Pech und nichts mit dem Ausgang dieses dritten von insgesamt zehn Wettkampftagen hatte die bis dahin auf Platz sieben liegende „Kreihnsdörp“, das einzige Boot des Gastgebers. Denn die mussten bereits ein Mannschaftsmitglied während der ersten Wettfahrt auf der „Ragna“ abgeben, nachdem bei einem Wendemanöver der Rücken eines Crewmitglieds nicht mehr mitmachte. „Das passiert leider immer wieder.

Der Wind ist kräftig und dann kann es schon mal schiefgehen“, so Thorsten Schliecker.

Der Kutter ZK 10

Der ZK10 ist ein Kutter der ehemaligen Gesellschaft für Sport und Technik (GST), Sektion Seesport. Über 300 Boote wurden in der Yachtwerft Berlin und der Rechliner Schiffswerft gefertigt, anfangs aus Holz, später auch aus GFK. Die Kutter werden gerudert oder gesegelt.

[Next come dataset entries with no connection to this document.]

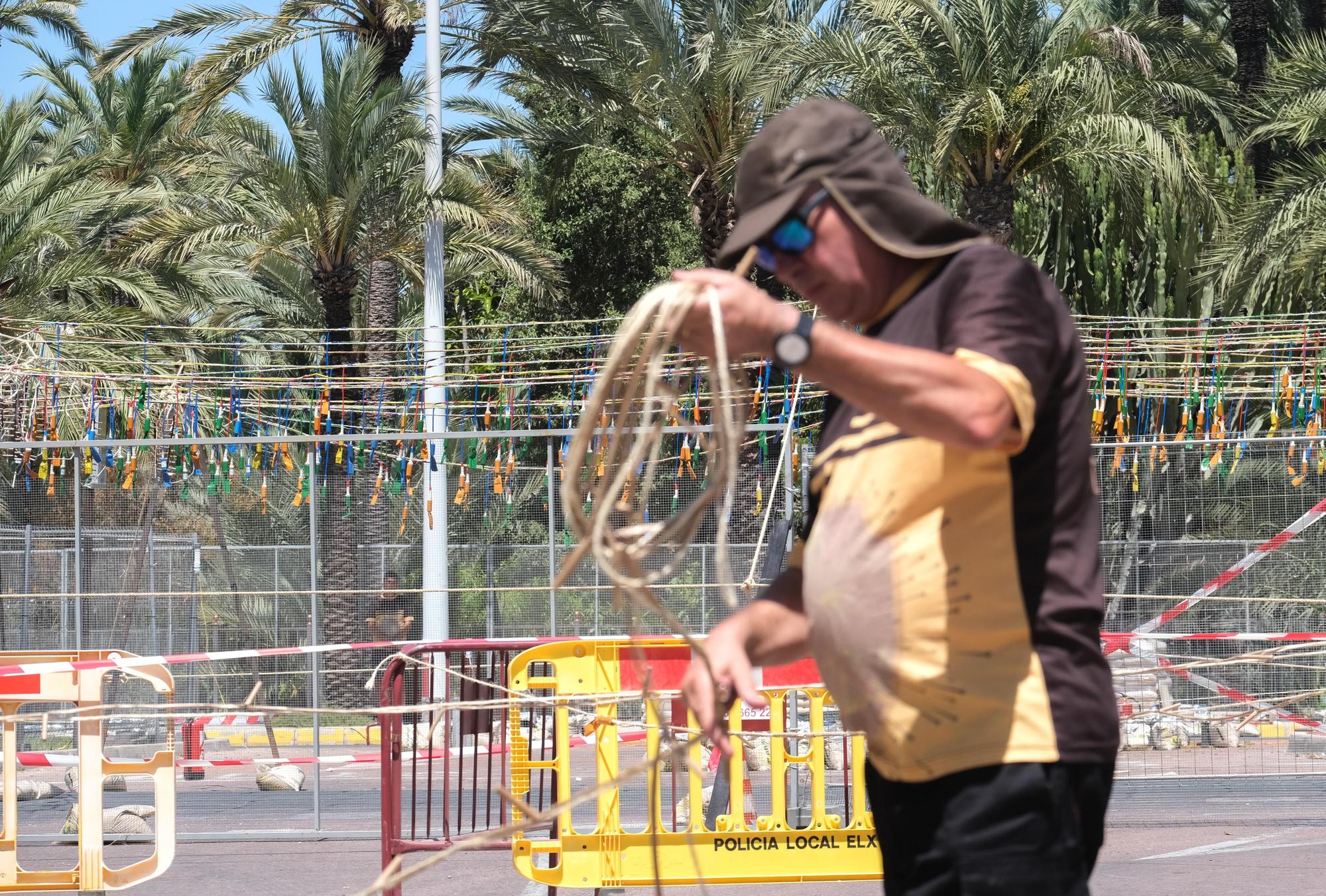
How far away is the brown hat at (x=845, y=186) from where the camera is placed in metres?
2.08

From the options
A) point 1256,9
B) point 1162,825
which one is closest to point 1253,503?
point 1162,825

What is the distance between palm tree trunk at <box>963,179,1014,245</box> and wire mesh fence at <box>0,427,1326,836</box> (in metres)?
3.72

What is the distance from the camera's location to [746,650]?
2.36m

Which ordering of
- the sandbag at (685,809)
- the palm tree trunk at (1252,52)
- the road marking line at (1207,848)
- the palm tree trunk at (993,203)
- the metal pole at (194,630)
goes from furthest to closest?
the palm tree trunk at (1252,52)
the palm tree trunk at (993,203)
the metal pole at (194,630)
the road marking line at (1207,848)
the sandbag at (685,809)

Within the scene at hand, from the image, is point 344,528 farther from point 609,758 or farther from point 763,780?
point 609,758

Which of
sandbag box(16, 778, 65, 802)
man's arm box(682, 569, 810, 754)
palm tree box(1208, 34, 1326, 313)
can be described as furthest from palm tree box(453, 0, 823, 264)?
man's arm box(682, 569, 810, 754)

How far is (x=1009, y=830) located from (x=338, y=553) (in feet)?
52.3

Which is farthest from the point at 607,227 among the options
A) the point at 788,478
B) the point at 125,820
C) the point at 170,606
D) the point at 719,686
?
the point at 719,686

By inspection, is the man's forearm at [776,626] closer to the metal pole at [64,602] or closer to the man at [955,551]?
the man at [955,551]

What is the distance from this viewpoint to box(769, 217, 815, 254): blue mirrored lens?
6.82ft

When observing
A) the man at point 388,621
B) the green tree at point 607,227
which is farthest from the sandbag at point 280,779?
the green tree at point 607,227

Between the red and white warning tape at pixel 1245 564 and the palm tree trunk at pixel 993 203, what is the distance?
5.41 m

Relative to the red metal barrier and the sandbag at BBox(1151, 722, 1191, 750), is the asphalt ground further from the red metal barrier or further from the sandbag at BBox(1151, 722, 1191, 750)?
the sandbag at BBox(1151, 722, 1191, 750)

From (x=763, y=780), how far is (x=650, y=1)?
9606 mm
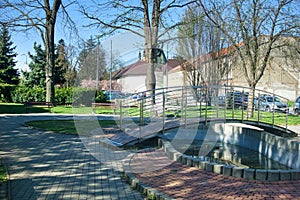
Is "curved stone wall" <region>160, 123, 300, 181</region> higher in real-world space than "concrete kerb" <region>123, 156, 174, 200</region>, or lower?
higher

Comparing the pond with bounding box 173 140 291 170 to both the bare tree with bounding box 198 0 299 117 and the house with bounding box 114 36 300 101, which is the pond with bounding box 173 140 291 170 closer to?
the bare tree with bounding box 198 0 299 117

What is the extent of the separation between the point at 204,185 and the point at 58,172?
2.85m

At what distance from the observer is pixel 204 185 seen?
483 cm

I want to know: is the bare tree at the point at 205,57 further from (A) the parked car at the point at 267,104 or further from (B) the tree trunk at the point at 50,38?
(B) the tree trunk at the point at 50,38

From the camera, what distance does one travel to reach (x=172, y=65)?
115 ft

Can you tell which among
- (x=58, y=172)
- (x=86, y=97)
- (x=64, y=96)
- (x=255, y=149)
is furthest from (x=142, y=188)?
(x=64, y=96)

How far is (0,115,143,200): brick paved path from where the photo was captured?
4.66 m

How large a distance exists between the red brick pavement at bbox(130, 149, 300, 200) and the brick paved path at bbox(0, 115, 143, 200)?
50 centimetres

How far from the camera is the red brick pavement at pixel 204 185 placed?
4.41 meters

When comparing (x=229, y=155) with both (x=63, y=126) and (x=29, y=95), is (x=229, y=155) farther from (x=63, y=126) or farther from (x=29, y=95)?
(x=29, y=95)

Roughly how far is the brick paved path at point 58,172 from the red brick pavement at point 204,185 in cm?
50

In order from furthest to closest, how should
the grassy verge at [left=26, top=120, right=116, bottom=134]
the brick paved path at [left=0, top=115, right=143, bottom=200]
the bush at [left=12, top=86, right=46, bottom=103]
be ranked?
the bush at [left=12, top=86, right=46, bottom=103], the grassy verge at [left=26, top=120, right=116, bottom=134], the brick paved path at [left=0, top=115, right=143, bottom=200]

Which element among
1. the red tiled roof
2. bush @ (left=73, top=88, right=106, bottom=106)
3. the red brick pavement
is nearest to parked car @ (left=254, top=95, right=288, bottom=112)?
the red brick pavement

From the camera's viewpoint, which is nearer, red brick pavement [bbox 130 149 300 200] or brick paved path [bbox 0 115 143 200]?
red brick pavement [bbox 130 149 300 200]
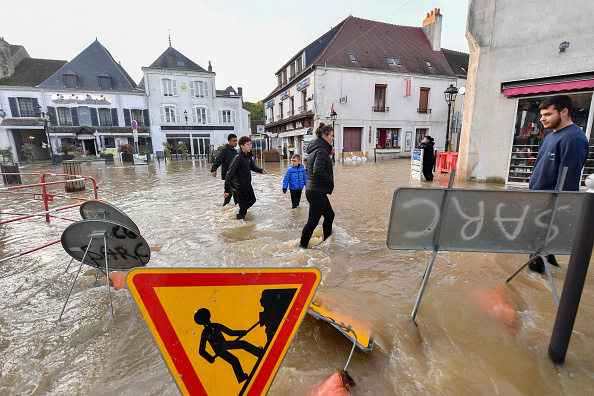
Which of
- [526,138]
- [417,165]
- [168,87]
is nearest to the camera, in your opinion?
[526,138]

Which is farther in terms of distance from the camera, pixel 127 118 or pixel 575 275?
pixel 127 118

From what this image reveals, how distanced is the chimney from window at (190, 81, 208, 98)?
2438 cm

Der ZK10 ist ein offenes Schwertboot mit Spiegelheck. Er ist 7,50 m lang und 2,15 m breit. Beim Rudern kann er mit zehn Riemen vorangetrieben werden. Zum Segeln verfügt er über ein Ketschrigg. Die Gesamthöhe der Takelage bis Gaffeltopp beträgt sieben Meter. Die Besegelung des Kutters besteht aus der Fock und dem Groß- und Besansegel. Die Gesamtsegelfläche am Wind beträgt knapp 23 Quadratmeter.

Der ZK10 kann auch mit Spinnaker gesegelt werden.

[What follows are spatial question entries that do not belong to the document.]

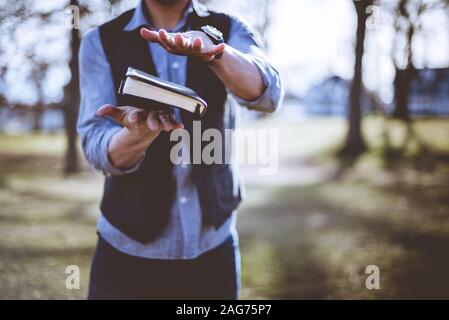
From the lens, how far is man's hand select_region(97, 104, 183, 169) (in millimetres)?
1124

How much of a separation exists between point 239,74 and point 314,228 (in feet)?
17.2

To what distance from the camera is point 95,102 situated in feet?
4.80

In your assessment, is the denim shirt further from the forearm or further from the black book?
the black book

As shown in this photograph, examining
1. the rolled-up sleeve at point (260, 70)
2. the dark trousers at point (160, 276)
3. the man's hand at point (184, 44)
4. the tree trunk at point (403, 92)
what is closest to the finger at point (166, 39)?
the man's hand at point (184, 44)

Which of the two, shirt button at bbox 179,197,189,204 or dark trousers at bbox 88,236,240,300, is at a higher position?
shirt button at bbox 179,197,189,204

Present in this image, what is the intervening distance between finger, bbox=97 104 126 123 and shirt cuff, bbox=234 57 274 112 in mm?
355

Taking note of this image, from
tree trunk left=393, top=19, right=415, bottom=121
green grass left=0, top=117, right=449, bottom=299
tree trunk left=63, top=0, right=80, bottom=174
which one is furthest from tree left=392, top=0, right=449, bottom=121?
tree trunk left=63, top=0, right=80, bottom=174

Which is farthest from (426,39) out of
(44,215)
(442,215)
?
(44,215)

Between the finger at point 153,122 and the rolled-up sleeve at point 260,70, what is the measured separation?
0.99 feet

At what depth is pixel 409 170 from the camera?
10.7m

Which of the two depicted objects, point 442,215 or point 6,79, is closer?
point 442,215

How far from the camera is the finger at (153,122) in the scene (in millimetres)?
1119
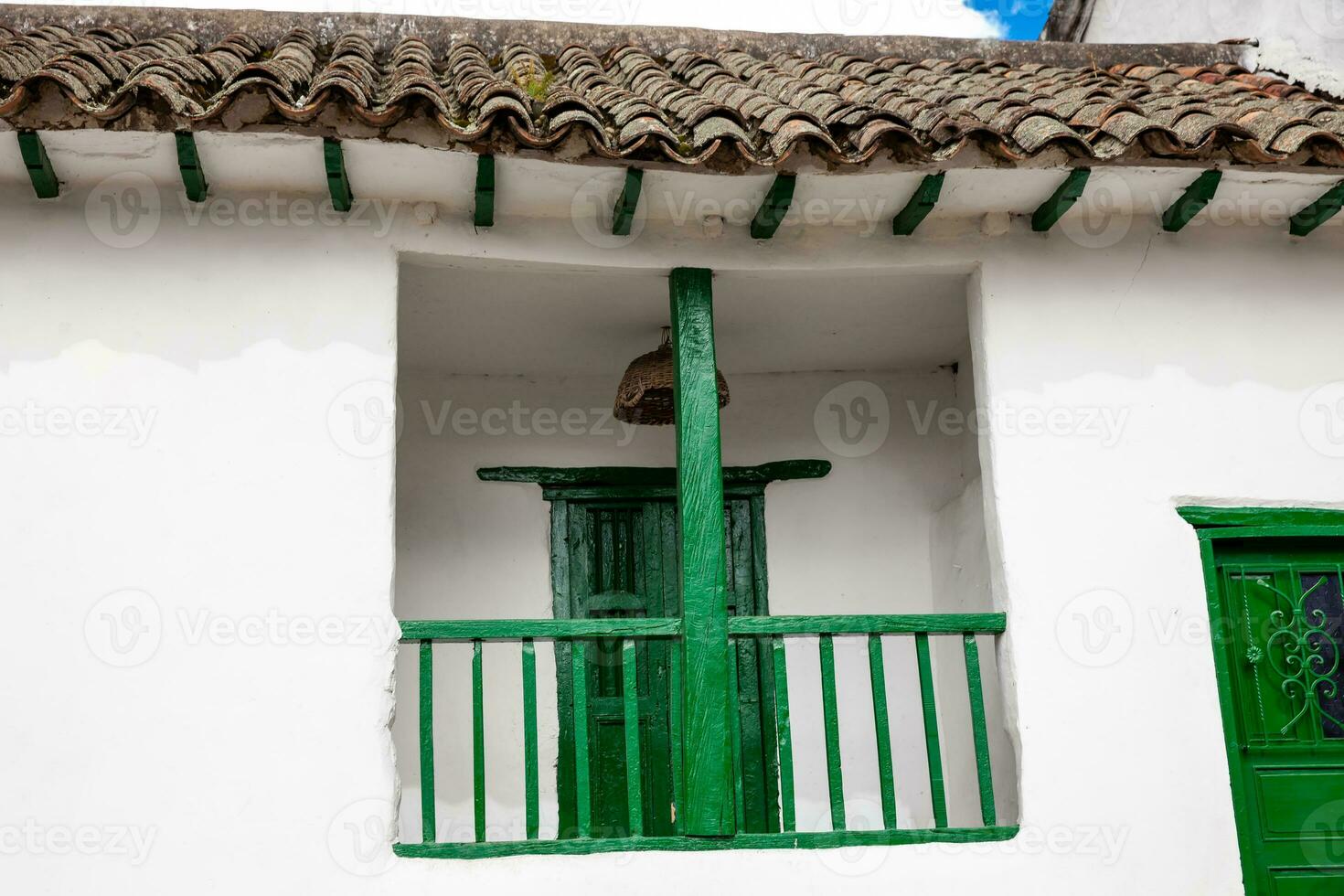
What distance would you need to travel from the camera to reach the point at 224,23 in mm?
6086

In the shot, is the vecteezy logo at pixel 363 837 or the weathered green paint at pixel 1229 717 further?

Heute wird der Kutter meist von Jugendlichen im Rahmen der Jugendarbeit in Segelvereinen genutzt. In Grevesmühlen waren die Kutter viele Jahren auf dem Vielbecker See unterwegs. Das Bootshaus wurde kurz nach der Wende abgerissen, die Sektion Seesport aufgelöst und in Boltenhagen teilweise neu gegründet.